Abaküs Yazılım
Hukuk Genel Kurulu
Esas No: 2017/237
Karar No: 2020/841
Karar Tarihi: 04.11.2020

Yargıtay Hukuk Genel Kurulu 2017/237 Esas 2020/841 Karar Sayılı İlamı

Hukuk Genel Kurulu         2017/237 E.  ,  2020/841 K.

    "İçtihat Metni"

    MAHKEMESİ :İş Mahkemesi


    1. Taraflar arasındaki “tespit” davasından dolayı yapılan yargılama sonunda, Ankara 33 (8). İş Mahkemesince verilen davanın kabulüne ilişkin karar taraf vekillerince temyiz edilmesi üzerine Yargıtay 10. Hukuk Dairesince yapılan inceleme sonunda bozulmuş, Mahkemece Özel Daire bozma kararına karşı direnilmiştir.
    2. Direnme kararı davalı ... (SGK/Kurum) vekili tarafından temyiz edilmiştir.
    3. Hukuk Genel Kurulunca dosyadaki belgeler incelendikten sonra gereği görüşüldü:

    I. YARGILAMA SÜRECİ
    Davacı İstemi:
    4. Davacı vekili 13.06.2014 harç tarihli dava dilekçesinde; müvekkilinin 01.09.1982 tarihinde Almanya’da sigortalı olarak çalışmaya başladığını, Türkiye Cumhuriyeti ile Federal Almanya Cumhuriyeti Arasında Sosyal Güvenlik Konusunda Sözleşmenin (Sözleşme) 29. maddesinin dördüncü fıkrasına göre bu tarihin Türk Sigortasına giriş tarihi olarak kabul edilmesi gerektiğini, bu yönde yaptığı 26.12.2013 tarihli başvurusunun Kurumca yanıtsız bırakıldığını, ayrıca müvekkilinin borçlanma talebinin mavi kartlı olması nedeniyle reddedildiğini, Türk vatandaşlığında geçen süreleri borçlanmaya hakkı olduğunun tespitine ilişkin Ankara 3. İş Mahkemesinin 2014/867 Esas sayılı davasının bekletici mesele yapılarak müvekkilinin ilk sigortalılık başlangıcının 01.09.1982 tarihi olduğunun tespitine karar verilmesini talep etmiştir.
============
- Görev Tanımı -
Aşağıdaki (a), (b) ve (c) ifadelerinin yukarıdaki alıntılanan metinle uyuşup uyuşmadığını belirtin. Her biri için evet ya da hayır deyin ve kararı belirleyen sözcükleri metinden aynen aktarın.
(a) Davacı, Almanya'da sigortalı olarak çalışmaya 01.09.1982 tarihinde başlamıştır.
(b) Direnme kararını davacı vekili temyiz etmiştir.
(c) Davacının 26.12.2013 tarihli başvurusu Kurumca reddedilmiştir.

- Sağlanan Materyal -
============
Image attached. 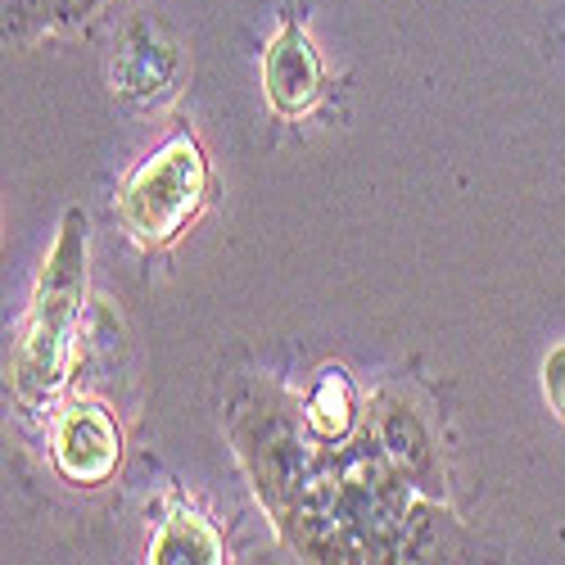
============
- Görev Sonucu -
(a) Evet: "müvekkilinin 01.09.1982 tarihinde Almanya’da sigortalı olarak çalışmaya başladığını"
(b) Hayır: "(SGK/Kurum) vekili tarafından temyiz edilmiştir"
(c) Hayır: "Kurumca yanıtsız bırakıldığını"